◆ PROBLEM TO SOLVE ◆
Please render the entries as a numbered list, starting with the line that contains "Among [433,206] and" and going on through the end of the entries, with blank lines left out.

┌────────

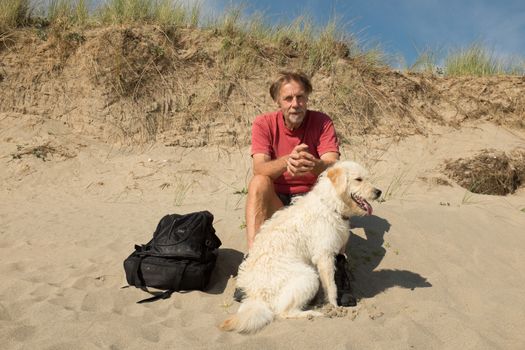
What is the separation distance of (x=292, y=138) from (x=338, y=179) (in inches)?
46.4

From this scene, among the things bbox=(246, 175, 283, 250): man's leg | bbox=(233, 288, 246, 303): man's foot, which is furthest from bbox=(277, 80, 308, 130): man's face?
bbox=(233, 288, 246, 303): man's foot

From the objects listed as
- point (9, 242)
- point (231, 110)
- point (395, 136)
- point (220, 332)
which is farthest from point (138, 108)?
point (220, 332)

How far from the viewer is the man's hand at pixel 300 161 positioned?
3.98 m

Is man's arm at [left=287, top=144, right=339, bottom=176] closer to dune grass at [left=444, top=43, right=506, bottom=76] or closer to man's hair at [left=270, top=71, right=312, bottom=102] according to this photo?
man's hair at [left=270, top=71, right=312, bottom=102]

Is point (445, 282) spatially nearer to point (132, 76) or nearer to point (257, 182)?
point (257, 182)

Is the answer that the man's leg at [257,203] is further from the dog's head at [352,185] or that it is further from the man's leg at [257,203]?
the dog's head at [352,185]

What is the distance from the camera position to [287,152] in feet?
15.8

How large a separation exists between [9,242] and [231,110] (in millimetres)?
5546

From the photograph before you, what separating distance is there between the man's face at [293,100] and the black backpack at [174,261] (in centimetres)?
152

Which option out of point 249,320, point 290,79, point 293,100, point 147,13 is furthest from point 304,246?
point 147,13

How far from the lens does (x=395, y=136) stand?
9.90 m

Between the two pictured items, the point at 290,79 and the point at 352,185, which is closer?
the point at 352,185

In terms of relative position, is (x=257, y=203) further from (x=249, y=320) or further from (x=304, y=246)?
(x=249, y=320)

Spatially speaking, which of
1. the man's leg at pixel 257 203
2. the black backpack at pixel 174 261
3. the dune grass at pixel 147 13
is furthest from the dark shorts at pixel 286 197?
the dune grass at pixel 147 13
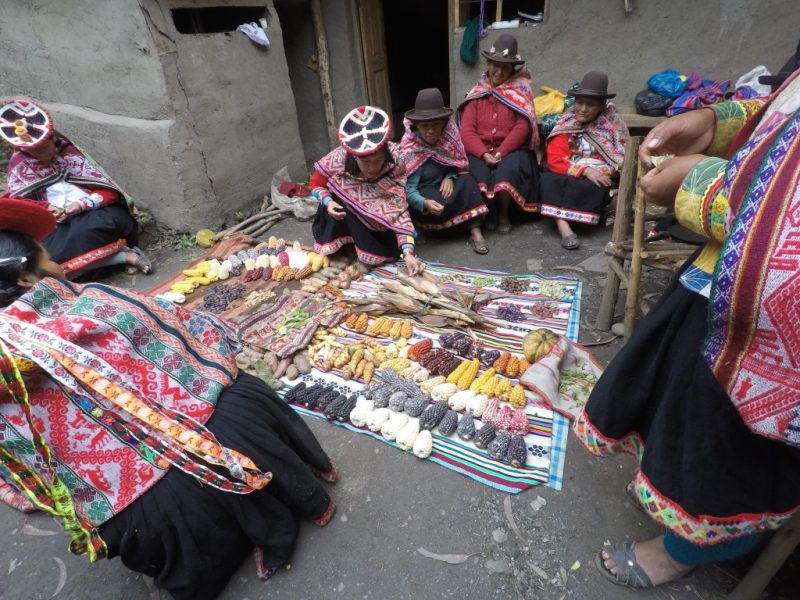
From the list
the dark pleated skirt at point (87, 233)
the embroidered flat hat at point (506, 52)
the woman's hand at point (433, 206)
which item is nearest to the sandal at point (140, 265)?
the dark pleated skirt at point (87, 233)

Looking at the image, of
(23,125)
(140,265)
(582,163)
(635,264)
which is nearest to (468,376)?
(635,264)

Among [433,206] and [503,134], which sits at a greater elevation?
[503,134]

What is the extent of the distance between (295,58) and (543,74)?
4060 millimetres

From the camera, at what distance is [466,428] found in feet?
8.33

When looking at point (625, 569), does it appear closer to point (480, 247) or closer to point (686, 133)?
point (686, 133)

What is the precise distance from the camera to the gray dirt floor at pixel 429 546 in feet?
6.26

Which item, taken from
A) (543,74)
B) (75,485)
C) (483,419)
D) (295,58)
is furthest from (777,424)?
(295,58)

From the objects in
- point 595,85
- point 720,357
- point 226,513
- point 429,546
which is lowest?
point 429,546

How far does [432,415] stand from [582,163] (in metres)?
3.45

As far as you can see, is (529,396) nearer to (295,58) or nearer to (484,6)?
(484,6)

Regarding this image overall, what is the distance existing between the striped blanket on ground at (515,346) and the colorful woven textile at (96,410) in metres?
1.20

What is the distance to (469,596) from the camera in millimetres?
1894

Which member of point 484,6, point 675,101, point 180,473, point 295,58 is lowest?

└────────

◆ ANSWER IN FULL ◆
1. Among [433,206] and [503,134], which sits at a greater elevation?
2. [503,134]
3. What is the extent of the distance between (295,58) and (543,74)?
4. 4060 millimetres
5. From the camera, at what distance is [466,428] found in feet?
6. 8.33
7. When looking at point (625, 569), does it appear closer to point (480, 247) or closer to point (686, 133)?
8. point (686, 133)
9. What is the precise distance from the camera to the gray dirt floor at pixel 429 546 in feet?
10. 6.26
11. Which item, taken from
12. A) (543,74)
13. B) (75,485)
14. C) (483,419)
15. D) (295,58)
16. is furthest from (777,424)?
17. (295,58)
18. From the objects in
19. - point 595,85
20. - point 720,357
21. - point 226,513
22. - point 429,546
23. which is lowest?
24. point 429,546
25. How far does [432,415] stand from [582,163] (in metres)?
26. 3.45
27. As far as you can see, is (529,396) nearer to (295,58) or nearer to (484,6)?
28. (484,6)
29. Regarding this image overall, what is the distance existing between the striped blanket on ground at (515,346) and the colorful woven textile at (96,410) in metres?
30. 1.20
31. What is the distance to (469,596) from the camera in millimetres?
32. 1894
33. Which member of point 484,6, point 675,101, point 180,473, point 295,58 is lowest?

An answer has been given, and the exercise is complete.